Exercise description — In the material below, find the span from the line with "sping chanel nails in banana colour" to the line with "Ritual m gico" and transcribe only those lines, exactly, ends included, without the pictures.
━━ Input
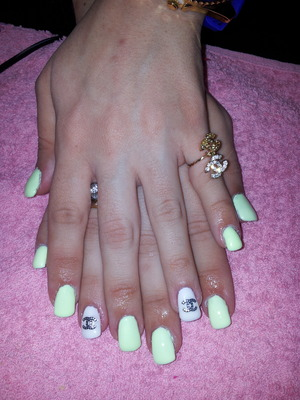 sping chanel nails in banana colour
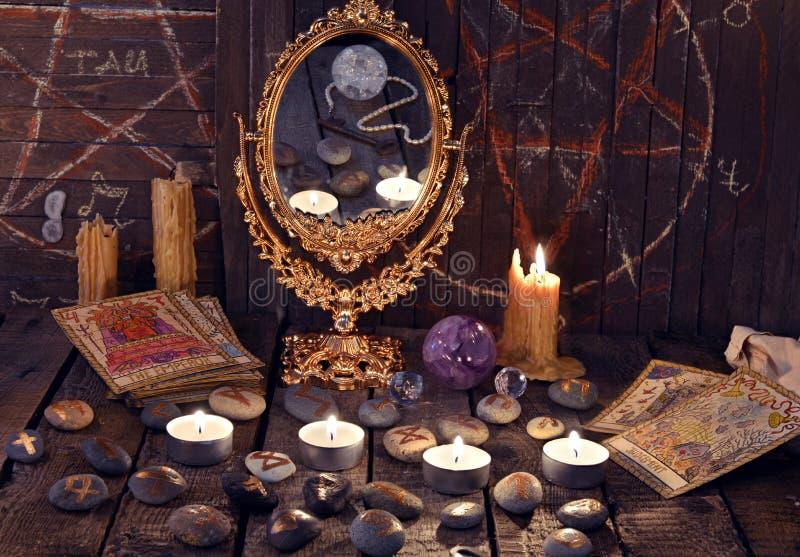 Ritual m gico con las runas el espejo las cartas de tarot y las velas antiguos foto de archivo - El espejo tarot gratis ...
━━━━
━━ Input
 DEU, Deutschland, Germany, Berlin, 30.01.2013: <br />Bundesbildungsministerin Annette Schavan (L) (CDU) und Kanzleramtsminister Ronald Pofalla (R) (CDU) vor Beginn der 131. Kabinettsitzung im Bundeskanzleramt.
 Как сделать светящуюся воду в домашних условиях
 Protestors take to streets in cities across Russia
━━━━
Written solution —
 sping chanel nails in banana colour
 Ritual m gico con las runas el espejo las cartas de tarot y las velas antiguos foto de archivo - El espejo tarot gratis ...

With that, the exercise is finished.